Assignment:
Repeat the entries verbatim.

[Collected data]
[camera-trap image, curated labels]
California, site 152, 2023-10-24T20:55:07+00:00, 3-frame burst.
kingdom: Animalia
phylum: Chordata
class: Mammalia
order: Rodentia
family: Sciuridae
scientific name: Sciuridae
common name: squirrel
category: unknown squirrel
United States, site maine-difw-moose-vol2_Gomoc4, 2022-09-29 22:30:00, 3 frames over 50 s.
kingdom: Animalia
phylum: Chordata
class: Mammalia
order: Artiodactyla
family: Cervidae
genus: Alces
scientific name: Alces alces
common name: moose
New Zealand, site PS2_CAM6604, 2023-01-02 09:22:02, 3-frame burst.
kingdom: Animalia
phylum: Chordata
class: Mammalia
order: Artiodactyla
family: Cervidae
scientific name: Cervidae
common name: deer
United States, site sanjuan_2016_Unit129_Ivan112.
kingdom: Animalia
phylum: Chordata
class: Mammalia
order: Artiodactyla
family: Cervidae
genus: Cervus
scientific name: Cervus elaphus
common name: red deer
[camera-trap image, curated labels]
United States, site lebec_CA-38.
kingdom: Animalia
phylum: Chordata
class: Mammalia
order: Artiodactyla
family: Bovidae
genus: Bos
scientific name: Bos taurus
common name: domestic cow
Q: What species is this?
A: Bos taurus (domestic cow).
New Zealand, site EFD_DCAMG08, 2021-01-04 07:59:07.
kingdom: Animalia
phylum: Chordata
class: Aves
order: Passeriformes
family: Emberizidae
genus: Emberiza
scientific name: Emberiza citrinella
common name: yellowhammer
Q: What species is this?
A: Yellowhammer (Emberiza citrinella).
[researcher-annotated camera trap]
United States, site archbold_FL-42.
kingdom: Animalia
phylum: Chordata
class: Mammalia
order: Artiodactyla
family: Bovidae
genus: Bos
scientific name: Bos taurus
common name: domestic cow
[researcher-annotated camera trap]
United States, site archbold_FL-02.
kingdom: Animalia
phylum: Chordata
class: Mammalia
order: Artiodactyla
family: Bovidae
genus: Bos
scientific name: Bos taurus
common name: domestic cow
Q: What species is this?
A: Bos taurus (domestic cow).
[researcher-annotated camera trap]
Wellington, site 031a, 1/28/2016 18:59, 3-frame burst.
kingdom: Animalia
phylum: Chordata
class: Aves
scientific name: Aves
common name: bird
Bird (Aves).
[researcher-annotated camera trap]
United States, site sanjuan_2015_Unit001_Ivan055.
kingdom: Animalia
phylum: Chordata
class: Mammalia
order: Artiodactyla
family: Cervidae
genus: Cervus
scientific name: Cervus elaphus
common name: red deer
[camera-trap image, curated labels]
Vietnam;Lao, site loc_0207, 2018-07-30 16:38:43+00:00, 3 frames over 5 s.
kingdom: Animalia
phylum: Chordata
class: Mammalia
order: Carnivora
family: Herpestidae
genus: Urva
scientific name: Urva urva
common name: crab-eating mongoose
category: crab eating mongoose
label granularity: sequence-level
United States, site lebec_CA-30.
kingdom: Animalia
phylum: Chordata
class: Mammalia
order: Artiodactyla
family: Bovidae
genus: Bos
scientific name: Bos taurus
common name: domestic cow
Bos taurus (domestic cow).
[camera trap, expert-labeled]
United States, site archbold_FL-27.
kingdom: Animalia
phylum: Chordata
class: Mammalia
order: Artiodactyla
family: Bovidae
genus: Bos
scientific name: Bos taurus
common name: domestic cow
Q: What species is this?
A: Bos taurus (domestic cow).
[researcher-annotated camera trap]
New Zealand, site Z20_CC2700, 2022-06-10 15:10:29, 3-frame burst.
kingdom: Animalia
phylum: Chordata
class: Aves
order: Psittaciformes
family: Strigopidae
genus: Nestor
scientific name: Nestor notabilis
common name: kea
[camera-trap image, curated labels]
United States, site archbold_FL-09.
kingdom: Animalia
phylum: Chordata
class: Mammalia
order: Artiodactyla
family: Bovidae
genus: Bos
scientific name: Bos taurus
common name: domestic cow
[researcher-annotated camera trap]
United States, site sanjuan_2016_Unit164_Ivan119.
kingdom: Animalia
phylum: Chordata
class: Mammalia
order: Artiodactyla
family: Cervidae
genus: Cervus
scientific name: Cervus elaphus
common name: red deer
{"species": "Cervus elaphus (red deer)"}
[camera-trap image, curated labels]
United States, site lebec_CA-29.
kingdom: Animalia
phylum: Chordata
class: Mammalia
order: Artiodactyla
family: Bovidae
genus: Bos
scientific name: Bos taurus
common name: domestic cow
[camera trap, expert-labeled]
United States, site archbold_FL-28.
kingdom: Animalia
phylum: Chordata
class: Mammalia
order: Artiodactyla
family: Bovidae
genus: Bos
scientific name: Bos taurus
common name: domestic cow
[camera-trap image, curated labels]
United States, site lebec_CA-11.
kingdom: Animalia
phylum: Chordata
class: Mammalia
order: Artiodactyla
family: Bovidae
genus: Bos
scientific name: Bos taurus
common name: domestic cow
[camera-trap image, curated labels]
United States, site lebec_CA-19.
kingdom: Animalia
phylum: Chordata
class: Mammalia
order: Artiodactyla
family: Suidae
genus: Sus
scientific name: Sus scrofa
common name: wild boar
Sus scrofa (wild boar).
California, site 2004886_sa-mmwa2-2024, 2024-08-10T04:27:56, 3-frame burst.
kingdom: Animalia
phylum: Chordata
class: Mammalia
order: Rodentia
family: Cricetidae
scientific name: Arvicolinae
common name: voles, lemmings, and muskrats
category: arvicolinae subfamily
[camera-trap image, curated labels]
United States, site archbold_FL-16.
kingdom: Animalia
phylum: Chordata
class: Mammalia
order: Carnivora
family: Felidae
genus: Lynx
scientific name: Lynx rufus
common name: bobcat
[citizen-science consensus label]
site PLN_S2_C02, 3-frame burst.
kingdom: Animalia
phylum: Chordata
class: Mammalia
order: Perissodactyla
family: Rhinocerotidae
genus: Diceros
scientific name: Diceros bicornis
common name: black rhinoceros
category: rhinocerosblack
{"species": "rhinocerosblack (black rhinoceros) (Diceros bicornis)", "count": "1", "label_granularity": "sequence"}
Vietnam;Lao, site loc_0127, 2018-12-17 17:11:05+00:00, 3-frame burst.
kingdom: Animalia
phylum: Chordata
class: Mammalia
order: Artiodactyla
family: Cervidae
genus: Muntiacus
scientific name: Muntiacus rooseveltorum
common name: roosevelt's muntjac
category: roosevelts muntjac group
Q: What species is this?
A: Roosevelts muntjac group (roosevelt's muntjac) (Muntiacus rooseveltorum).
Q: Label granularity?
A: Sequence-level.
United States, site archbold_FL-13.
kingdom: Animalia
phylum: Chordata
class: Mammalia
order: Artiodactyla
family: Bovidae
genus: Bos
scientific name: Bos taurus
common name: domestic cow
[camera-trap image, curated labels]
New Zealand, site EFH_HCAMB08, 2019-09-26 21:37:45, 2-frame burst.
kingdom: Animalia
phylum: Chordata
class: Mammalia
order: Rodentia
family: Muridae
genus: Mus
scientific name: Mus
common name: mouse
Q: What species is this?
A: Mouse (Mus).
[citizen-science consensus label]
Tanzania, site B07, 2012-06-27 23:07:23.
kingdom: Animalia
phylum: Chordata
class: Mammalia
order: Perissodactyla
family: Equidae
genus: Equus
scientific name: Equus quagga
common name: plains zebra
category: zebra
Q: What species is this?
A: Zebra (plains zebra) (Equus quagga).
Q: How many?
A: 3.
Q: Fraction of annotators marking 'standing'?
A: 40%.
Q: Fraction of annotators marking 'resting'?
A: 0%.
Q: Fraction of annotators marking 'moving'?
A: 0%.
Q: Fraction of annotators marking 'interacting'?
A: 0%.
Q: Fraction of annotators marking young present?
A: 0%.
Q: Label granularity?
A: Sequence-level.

Response area:
[camera-trap image, curated labels]
California, site 152, 2023-10-24T20:55:07+00:00, 3-frame burst.
kingdom: Animalia
phylum: Chordata
class: Mammalia
order: Rodentia
family: Sciuridae
scientific name: Sciuridae
common name: squirrel
category: unknown squirrel
United States, site maine-difw-moose-vol2_Gomoc4, 2022-09-29 22:30:00, 3 frames over 50 s.
kingdom: Animalia
phylum: Chordata
class: Mammalia
order: Artiodactyla
family: Cervidae
genus: Alces
scientific name: Alces alces
common name: moose
New Zealand, site PS2_CAM6604, 2023-01-02 09:22:02, 3-frame burst.
kingdom: Animalia
phylum: Chordata
class: Mammalia
order: Artiodactyla
family: Cervidae
scientific name: Cervidae
common name: deer
United States, site sanjuan_2016_Unit129_Ivan112.
kingdom: Animalia
phylum: Chordata
class: Mammalia
order: Artiodactyla
family: Cervidae
genus: Cervus
scientific name: Cervus elaphus
common name: red deer
[camera-trap image, curated labels]
United States, site lebec_CA-38.
kingdom: Animalia
phylum: Chordata
class: Mammalia
order: Artiodactyla
family: Bovidae
genus: Bos
scientific name: Bos taurus
common name: domestic cow
Q: What species is this?
A: Bos taurus (domestic cow).
New Zealand, site EFD_DCAMG08, 2021-01-04 07:59:07.
kingdom: Animalia
phylum: Chordata
class: Aves
order: Passeriformes
family: Emberizidae
genus: Emberiza
scientific name: Emberiza citrinella
common name: yellowhammer
Q: What species is this?
A: Yellowhammer (Emberiza citrinella).
[researcher-annotated camera trap]
United States, site archbold_FL-42.
kingdom: Animalia
phylum: Chordata
class: Mammalia
order: Artiodactyla
family: Bovidae
genus: Bos
scientific name: Bos taurus
common name: domestic cow
[researcher-annotated camera trap]
United States, site archbold_FL-02.
kingdom: Animalia
phylum: Chordata
class: Mammalia
order: Artiodactyla
family: Bovidae
genus: Bos
scientific name: Bos taurus
common name: domestic cow
Q: What species is this?
A: Bos taurus (domestic cow).
[researcher-annotated camera trap]
Wellington, site 031a, 1/28/2016 18:59, 3-frame burst.
kingdom: Animalia
phylum: Chordata
class: Aves
scientific name: Aves
common name: bird
Bird (Aves).
[researcher-annotated camera trap]
United States, site sanjuan_2015_Unit001_Ivan055.
kingdom: Animalia
phylum: Chordata
class: Mammalia
order: Artiodactyla
family: Cervidae
genus: Cervus
scientific name: Cervus elaphus
common name: red deer
[camera-trap image, curated labels]
Vietnam;Lao, site loc_0207, 2018-07-30 16:38:43+00:00, 3 frames over 5 s.
kingdom: Animalia
phylum: Chordata
class: Mammalia
order: Carnivora
family: Herpestidae
genus: Urva
scientific name: Urva urva
common name: crab-eating mongoose
category: crab eating mongoose
label granularity: sequence-level
United States, site lebec_CA-30.
kingdom: Animalia
phylum: Chordata
class: Mammalia
order: Artiodactyla
family: Bovidae
genus: Bos
scientific name: Bos taurus
common name: domestic cow
Bos taurus (domestic cow).
[camera trap, expert-labeled]
United States, site archbold_FL-27.
kingdom: Animalia
phylum: Chordata
class: Mammalia
order: Artiodactyla
family: Bovidae
genus: Bos
scientific name: Bos taurus
common name: domestic cow
Q: What species is this?
A: Bos taurus (domestic cow).
[researcher-annotated camera trap]
New Zealand, site Z20_CC2700, 2022-06-10 15:10:29, 3-frame burst.
kingdom: Animalia
phylum: Chordata
class: Aves
order: Psittaciformes
family: Strigopidae
genus: Nestor
scientific name: Nestor notabilis
common name: kea
[camera-trap image, curated labels]
United States, site archbold_FL-09.
kingdom: Animalia
phylum: Chordata
class: Mammalia
order: Artiodactyla
family: Bovidae
genus: Bos
scientific name: Bos taurus
common name: domestic cow
[researcher-annotated camera trap]
United States, site sanjuan_2016_Unit164_Ivan119.
kingdom: Animalia
phylum: Chordata
class: Mammalia
order: Artiodactyla
family: Cervidae
genus: Cervus
scientific name: Cervus elaphus
common name: red deer
{"species": "Cervus elaphus (red deer)"}
[camera-trap image, curated labels]
United States, site lebec_CA-29.
kingdom: Animalia
phylum: Chordata
class: Mammalia
order: Artiodactyla
family: Bovidae
genus: Bos
scientific name: Bos taurus
common name: domestic cow
[camera trap, expert-labeled]
United States, site archbold_FL-28.
kingdom: Animalia
phylum: Chordata
class: Mammalia
order: Artiodactyla
family: Bovidae
genus: Bos
scientific name: Bos taurus
common name: domestic cow
[camera-trap image, curated labels]
United States, site lebec_CA-11.
kingdom: Animalia
phylum: Chordata
class: Mammalia
order: Artiodactyla
family: Bovidae
genus: Bos
scientific name: Bos taurus
common name: domestic cow
[camera-trap image, curated labels]
United States, site lebec_CA-19.
kingdom: Animalia
phylum: Chordata
class: Mammalia
order: Artiodactyla
family: Suidae
genus: Sus
scientific name: Sus scrofa
common name: wild boar
Sus scrofa (wild boar).
California, site 2004886_sa-mmwa2-2024, 2024-08-10T04:27:56, 3-frame burst.
kingdom: Animalia
phylum: Chordata
class: Mammalia
order: Rodentia
family: Cricetidae
scientific name: Arvicolinae
common name: voles, lemmings, and muskrats
category: arvicolinae subfamily
[camera-trap image, curated labels]
United States, site archbold_FL-16.
kingdom: Animalia
phylum: Chordata
class: Mammalia
order: Carnivora
family: Felidae
genus: Lynx
scientific name: Lynx rufus
common name: bobcat
[citizen-science consensus label]
site PLN_S2_C02, 3-frame burst.
kingdom: Animalia
phylum: Chordata
class: Mammalia
order: Perissodactyla
family: Rhinocerotidae
genus: Diceros
scientific name: Diceros bicornis
common name: black rhinoceros
category: rhinocerosblack
{"species": "rhinocerosblack (black rhinoceros) (Diceros bicornis)", "count": "1", "label_granularity": "sequence"}
Vietnam;Lao, site loc_0127, 2018-12-17 17:11:05+00:00, 3-frame burst.
kingdom: Animalia
phylum: Chordata
class: Mammalia
order: Artiodactyla
family: Cervidae
genus: Muntiacus
scientific name: Muntiacus rooseveltorum
common name: roosevelt's muntjac
category: roosevelts muntjac group
Q: What species is this?
A: Roosevelts muntjac group (roosevelt's muntjac) (Muntiacus rooseveltorum).
Q: Label granularity?
A: Sequence-level.
United States, site archbold_FL-13.
kingdom: Animalia
phylum: Chordata
class: Mammalia
order: Artiodactyla
family: Bovidae
genus: Bos
scientific name: Bos taurus
common name: domestic cow
[camera-trap image, curated labels]
New Zealand, site EFH_HCAMB08, 2019-09-26 21:37:45, 2-frame burst.
kingdom: Animalia
phylum: Chordata
class: Mammalia
order: Rodentia
family: Muridae
genus: Mus
scientific name: Mus
common name: mouse
Q: What species is this?
A: Mouse (Mus).
[citizen-science consensus label]
Tanzania, site B07, 2012-06-27 23:07:23.
kingdom: Animalia
phylum: Chordata
class: Mammalia
order: Perissodactyla
family: Equidae
genus: Equus
scientific name: Equus quagga
common name: plains zebra
category: zebra
Q: What species is this?
A: Zebra (plains zebra) (Equus quagga).
Q: How many?
A: 3.
Q: Fraction of annotators marking 'standing'?
A: 40%.
Q: Fraction of annotators marking 'resting'?
A: 0%.
Q: Fraction of annotators marking 'moving'?
A: 0%.
Q: Fraction of annotators marking 'interacting'?
A: 0%.
Q: Fraction of annotators marking young present?
A: 0%.
Q: Label granularity?
A: Sequence-level.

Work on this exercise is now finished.